● **Short exercise**
Every line of the material that follows must be printed again exactly.

___ Entries

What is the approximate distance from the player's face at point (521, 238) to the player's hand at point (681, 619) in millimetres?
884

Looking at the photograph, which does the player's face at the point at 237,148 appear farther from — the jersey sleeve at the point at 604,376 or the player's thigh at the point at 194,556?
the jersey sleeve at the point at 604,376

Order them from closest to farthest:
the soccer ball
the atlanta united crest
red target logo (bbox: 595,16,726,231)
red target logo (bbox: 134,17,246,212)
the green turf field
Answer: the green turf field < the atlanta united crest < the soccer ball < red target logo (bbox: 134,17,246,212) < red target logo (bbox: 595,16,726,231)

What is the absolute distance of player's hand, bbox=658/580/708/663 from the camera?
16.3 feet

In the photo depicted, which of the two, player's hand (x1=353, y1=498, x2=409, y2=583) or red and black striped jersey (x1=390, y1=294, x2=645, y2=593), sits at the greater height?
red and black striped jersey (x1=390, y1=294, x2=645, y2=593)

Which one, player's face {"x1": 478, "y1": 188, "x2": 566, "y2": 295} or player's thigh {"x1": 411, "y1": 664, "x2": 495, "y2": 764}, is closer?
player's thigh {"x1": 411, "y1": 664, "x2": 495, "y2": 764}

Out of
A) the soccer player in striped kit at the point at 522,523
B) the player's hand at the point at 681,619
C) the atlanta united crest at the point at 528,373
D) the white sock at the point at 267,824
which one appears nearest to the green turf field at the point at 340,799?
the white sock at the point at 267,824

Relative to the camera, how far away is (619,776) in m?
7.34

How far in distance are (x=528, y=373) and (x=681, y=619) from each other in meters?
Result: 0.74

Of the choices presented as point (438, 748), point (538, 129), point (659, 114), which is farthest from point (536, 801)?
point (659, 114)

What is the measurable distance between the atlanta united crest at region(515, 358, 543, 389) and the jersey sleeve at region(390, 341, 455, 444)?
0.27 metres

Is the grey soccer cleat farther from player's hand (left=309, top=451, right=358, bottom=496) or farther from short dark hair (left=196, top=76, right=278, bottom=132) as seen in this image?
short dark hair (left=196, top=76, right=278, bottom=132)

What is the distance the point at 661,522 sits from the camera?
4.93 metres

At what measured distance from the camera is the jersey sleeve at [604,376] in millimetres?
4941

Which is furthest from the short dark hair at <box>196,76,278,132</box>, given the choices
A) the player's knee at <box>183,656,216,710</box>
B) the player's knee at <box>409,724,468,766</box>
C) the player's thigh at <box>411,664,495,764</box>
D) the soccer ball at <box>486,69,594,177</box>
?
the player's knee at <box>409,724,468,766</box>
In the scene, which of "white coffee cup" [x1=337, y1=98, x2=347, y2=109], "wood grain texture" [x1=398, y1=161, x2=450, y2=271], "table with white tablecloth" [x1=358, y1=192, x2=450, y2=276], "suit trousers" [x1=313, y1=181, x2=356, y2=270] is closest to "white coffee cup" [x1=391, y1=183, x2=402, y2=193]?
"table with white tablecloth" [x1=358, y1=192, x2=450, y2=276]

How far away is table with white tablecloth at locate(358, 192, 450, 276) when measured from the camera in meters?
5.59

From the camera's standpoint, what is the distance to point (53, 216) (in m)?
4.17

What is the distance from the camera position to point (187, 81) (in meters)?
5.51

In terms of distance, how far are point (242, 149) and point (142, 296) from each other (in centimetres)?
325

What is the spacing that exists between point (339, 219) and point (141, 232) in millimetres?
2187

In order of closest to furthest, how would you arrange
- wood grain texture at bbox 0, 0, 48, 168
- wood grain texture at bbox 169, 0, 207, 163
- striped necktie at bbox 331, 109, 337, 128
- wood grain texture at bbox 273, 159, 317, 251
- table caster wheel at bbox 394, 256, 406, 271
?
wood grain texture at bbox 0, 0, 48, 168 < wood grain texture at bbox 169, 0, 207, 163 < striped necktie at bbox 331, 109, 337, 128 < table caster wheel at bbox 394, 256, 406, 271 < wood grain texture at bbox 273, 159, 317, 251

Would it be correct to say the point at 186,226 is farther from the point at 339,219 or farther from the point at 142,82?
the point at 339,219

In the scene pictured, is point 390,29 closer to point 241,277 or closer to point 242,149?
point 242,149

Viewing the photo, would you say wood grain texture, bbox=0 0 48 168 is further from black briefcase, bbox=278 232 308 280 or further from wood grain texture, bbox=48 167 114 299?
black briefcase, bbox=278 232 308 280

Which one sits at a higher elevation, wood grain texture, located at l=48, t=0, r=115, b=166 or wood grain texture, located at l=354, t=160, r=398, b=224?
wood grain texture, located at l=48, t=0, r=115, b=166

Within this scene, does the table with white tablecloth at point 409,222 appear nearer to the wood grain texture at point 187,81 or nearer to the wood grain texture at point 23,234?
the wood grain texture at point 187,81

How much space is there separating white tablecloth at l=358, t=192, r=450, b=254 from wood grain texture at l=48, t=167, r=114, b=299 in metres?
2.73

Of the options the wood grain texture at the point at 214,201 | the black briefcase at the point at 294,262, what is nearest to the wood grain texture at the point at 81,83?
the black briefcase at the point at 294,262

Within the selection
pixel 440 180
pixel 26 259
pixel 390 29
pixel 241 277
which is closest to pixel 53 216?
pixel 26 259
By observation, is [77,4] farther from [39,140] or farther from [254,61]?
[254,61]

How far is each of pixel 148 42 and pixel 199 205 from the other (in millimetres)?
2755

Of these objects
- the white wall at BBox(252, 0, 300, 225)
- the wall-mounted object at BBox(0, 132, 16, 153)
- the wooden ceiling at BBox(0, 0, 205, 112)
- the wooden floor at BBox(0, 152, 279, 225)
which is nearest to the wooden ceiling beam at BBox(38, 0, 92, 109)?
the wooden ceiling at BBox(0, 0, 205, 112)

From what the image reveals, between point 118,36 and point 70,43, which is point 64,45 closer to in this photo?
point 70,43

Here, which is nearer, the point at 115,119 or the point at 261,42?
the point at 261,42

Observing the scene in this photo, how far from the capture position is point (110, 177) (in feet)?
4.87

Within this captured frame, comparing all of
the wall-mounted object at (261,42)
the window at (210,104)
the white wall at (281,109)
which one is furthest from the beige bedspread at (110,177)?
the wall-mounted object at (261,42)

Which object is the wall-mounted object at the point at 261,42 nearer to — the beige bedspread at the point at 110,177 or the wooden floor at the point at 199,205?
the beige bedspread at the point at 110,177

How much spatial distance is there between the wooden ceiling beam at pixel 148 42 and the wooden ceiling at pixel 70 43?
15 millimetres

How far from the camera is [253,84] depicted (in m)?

______

● **Complete answer**
What is the approximate distance from the player's face at point (521, 238) to the player's hand at point (681, 619) in millimetres?
884

Looking at the photograph, which does the player's face at the point at 237,148 appear farther from — the jersey sleeve at the point at 604,376 or the player's thigh at the point at 194,556?
the jersey sleeve at the point at 604,376

Order them from closest to farthest:
the soccer ball
the atlanta united crest
red target logo (bbox: 595,16,726,231)
red target logo (bbox: 134,17,246,212)
the green turf field
Answer: the green turf field < the atlanta united crest < the soccer ball < red target logo (bbox: 134,17,246,212) < red target logo (bbox: 595,16,726,231)

What is the absolute distance of player's hand, bbox=658/580/708/663 from the camera?
16.3 feet

In the photo depicted, which of the two, player's hand (x1=353, y1=498, x2=409, y2=583) or red and black striped jersey (x1=390, y1=294, x2=645, y2=593), sits at the greater height?
red and black striped jersey (x1=390, y1=294, x2=645, y2=593)

Which one, player's face {"x1": 478, "y1": 188, "x2": 566, "y2": 295} or player's thigh {"x1": 411, "y1": 664, "x2": 495, "y2": 764}, is closer?
player's thigh {"x1": 411, "y1": 664, "x2": 495, "y2": 764}

Out of
A) the soccer player in striped kit at the point at 522,523
B) the player's hand at the point at 681,619
C) the atlanta united crest at the point at 528,373
D) the white sock at the point at 267,824
which one appears nearest to the green turf field at the point at 340,799?
the white sock at the point at 267,824

Relative to the camera, how far away is (619,776) in m?
7.34

How far in distance are (x=528, y=373) and (x=681, y=619) from each other in meters?
Result: 0.74

Of the choices presented as point (438, 748), point (538, 129), point (659, 114), which is farthest from point (536, 801)?
point (659, 114)

What is the measurable distance between the atlanta united crest at region(515, 358, 543, 389) and the jersey sleeve at region(390, 341, 455, 444)?
0.27 metres

Is the grey soccer cleat farther from player's hand (left=309, top=451, right=358, bottom=496) or farther from short dark hair (left=196, top=76, right=278, bottom=132) as seen in this image?
short dark hair (left=196, top=76, right=278, bottom=132)

What is the distance the point at 661,522 sits from the camera?
4.93 metres

At what measured distance from the camera is the jersey sleeve at [604,376] in millimetres?
4941

Which is furthest from the short dark hair at <box>196,76,278,132</box>, given the choices
A) the player's knee at <box>183,656,216,710</box>
B) the player's knee at <box>409,724,468,766</box>
C) the player's thigh at <box>411,664,495,764</box>
D) the soccer ball at <box>486,69,594,177</box>
?
the player's knee at <box>409,724,468,766</box>
In the scene, which of "white coffee cup" [x1=337, y1=98, x2=347, y2=109], "wood grain texture" [x1=398, y1=161, x2=450, y2=271], "table with white tablecloth" [x1=358, y1=192, x2=450, y2=276], "suit trousers" [x1=313, y1=181, x2=356, y2=270] is closest to "white coffee cup" [x1=391, y1=183, x2=402, y2=193]?
"table with white tablecloth" [x1=358, y1=192, x2=450, y2=276]

How far away is table with white tablecloth at locate(358, 192, 450, 276) when measured from the camera in meters?
5.59

From the camera's standpoint, what is the distance to point (53, 216) (in m)?
4.17

What is the distance from the camera position to point (187, 81) (in meters)?
5.51

In terms of distance, how far are point (242, 149) and point (142, 296) from each other (in centimetres)?
325

What is the spacing that exists between point (339, 219) and point (141, 232) in millimetres?
2187

In order of closest to furthest, how would you arrange
- wood grain texture at bbox 0, 0, 48, 168
- wood grain texture at bbox 169, 0, 207, 163
- striped necktie at bbox 331, 109, 337, 128
- wood grain texture at bbox 273, 159, 317, 251
- table caster wheel at bbox 394, 256, 406, 271
?
wood grain texture at bbox 0, 0, 48, 168 < wood grain texture at bbox 169, 0, 207, 163 < striped necktie at bbox 331, 109, 337, 128 < table caster wheel at bbox 394, 256, 406, 271 < wood grain texture at bbox 273, 159, 317, 251

Would it be correct to say the point at 186,226 is farther from the point at 339,219 or farther from the point at 142,82?
the point at 339,219

In the scene pictured, is point 390,29 closer to point 241,277 or closer to point 242,149?
point 242,149

Viewing the photo, would you say wood grain texture, bbox=0 0 48 168 is further from black briefcase, bbox=278 232 308 280 or further from wood grain texture, bbox=48 167 114 299?
black briefcase, bbox=278 232 308 280

Which one sits at a higher elevation, wood grain texture, located at l=48, t=0, r=115, b=166 or wood grain texture, located at l=354, t=160, r=398, b=224?
wood grain texture, located at l=48, t=0, r=115, b=166

Within this scene, does the table with white tablecloth at point 409,222 appear nearer to the wood grain texture at point 187,81 or nearer to the wood grain texture at point 23,234?
the wood grain texture at point 187,81

How much space is there separating white tablecloth at l=358, t=192, r=450, b=254 from wood grain texture at l=48, t=167, r=114, b=299 in metres?
2.73

Of the options the wood grain texture at the point at 214,201 | the black briefcase at the point at 294,262, what is nearest to the wood grain texture at the point at 81,83?
the black briefcase at the point at 294,262

Within the selection
pixel 440 180
pixel 26 259
pixel 390 29
pixel 241 277
which is closest to pixel 53 216?
pixel 26 259
By observation, is [77,4] farther from [39,140] or farther from [254,61]?
[254,61]

How far is each of pixel 148 42 and pixel 199 205 from the other (in millimetres)?
2755

Of these objects
- the white wall at BBox(252, 0, 300, 225)
- the wall-mounted object at BBox(0, 132, 16, 153)
- the wooden ceiling at BBox(0, 0, 205, 112)
- the wooden floor at BBox(0, 152, 279, 225)
which is nearest to the wooden ceiling beam at BBox(38, 0, 92, 109)?
the wooden ceiling at BBox(0, 0, 205, 112)

From what the image reveals, between point 118,36 and point 70,43, which is point 64,45 closer to in this photo?
point 70,43

Here, which is nearer, the point at 115,119 or the point at 261,42?
the point at 261,42

Observing the scene in this photo, how far from the capture position is point (110, 177) (in feet)?
4.87

Within this captured frame, comparing all of
the wall-mounted object at (261,42)
the window at (210,104)
the white wall at (281,109)
which one is furthest from the beige bedspread at (110,177)?
the wall-mounted object at (261,42)

Which object is the wall-mounted object at the point at 261,42 nearer to — the beige bedspread at the point at 110,177 or the wooden floor at the point at 199,205?
the beige bedspread at the point at 110,177

How much spatial distance is there between the wooden ceiling beam at pixel 148 42 and the wooden ceiling at pixel 70 43?
15 millimetres

How far from the camera is [253,84] depicted (in m)?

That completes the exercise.